Research Article (Open access) |
---|
SSR Inst. Int. J. Life Sci., 10(1):
3611-3616,
Jan 2024
Knowledge Attitude
and Practice of Complementary Feeding among Mothers and Pattern of Growth in
their Infants and Children
1Senior
Resident, Dept of
Pediatrics, Saheed Rendo Majhi, Medical College and Hospital, Bhawanipatna,
Kalahandi, Odisha, India
2Associate
Professor, Dept of
Pediatrics, SCB & S.V.P.P.G.I.P, Medical College and Hospital, Cuttack,
Odisha, India
3Professor
& Hod, Dept of Community Medicine, PRM Medical College and Hospital, Baripada, Mayurbhanj, Odisha, India
4Assistant
Professor, Dept of Pediatrics, SCB & S.V.P.P.G.I.P, Medical College and
Hospital, Cuttack, Odisha, India
5Associate Professor, Dept of
Pediatrics, MKCG Medical College and Hospital, Berhampur, Ganjam, Odisha, India
*Address for
Correspondence: Dr Jyotiranjan Satapathy,
Assistant Professor Department of Pediatrics,
SCB &
S.V.P.P.G.I.P, Medical College and Hospital, Cuttack, Odisha, India
E-mail: jyotiranjansatapathy.87@gmail.com
ABSTRACT- Background: India has about 60 million underweight
children who face detrimental outcomes, making it one of the countries with the
worst rates of child undernutrition in the world. India faces challenges in
achieving its development and growth goals due to persistent undernutrition,
which mostly impacts the weak and needy.

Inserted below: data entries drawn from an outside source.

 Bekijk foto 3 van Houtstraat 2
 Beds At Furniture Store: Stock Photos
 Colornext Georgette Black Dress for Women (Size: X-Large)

Undernutrition is the reason behind
almost one-third of fatalities in children under the age of five.
Methods: A cross-sectional research using
questionnaires was conducted on 320 mothers and their children visiting paediatric outpatient departments (OPDs) and IPDs at SCB
Medical College and SVPPGIP. The standard WHO growth chart was used to depict
the development parameters of mothers' children aged 6 months to 2 years,
together with an assessment of their knowledge and practice of supplemental
feeding.
Results: This study was conducted using a
prospective questionnaire-based approach in the context of a tertiary medical college
and hospital. The moms' level of knowledge and the complementary feeding
practices' patterns were evaluated. When the mothers in this study were asked
to rate their level of expertise about home-based food introduction, 81.6% of
them said they knew enough about the introduction of semisolid and solid foods
to their diet in addition to breast-feeding, 12.5% said they knew enough about
adding only infant formula to their child's meal, and the remaining mothers did
not know enough about complementary feeding.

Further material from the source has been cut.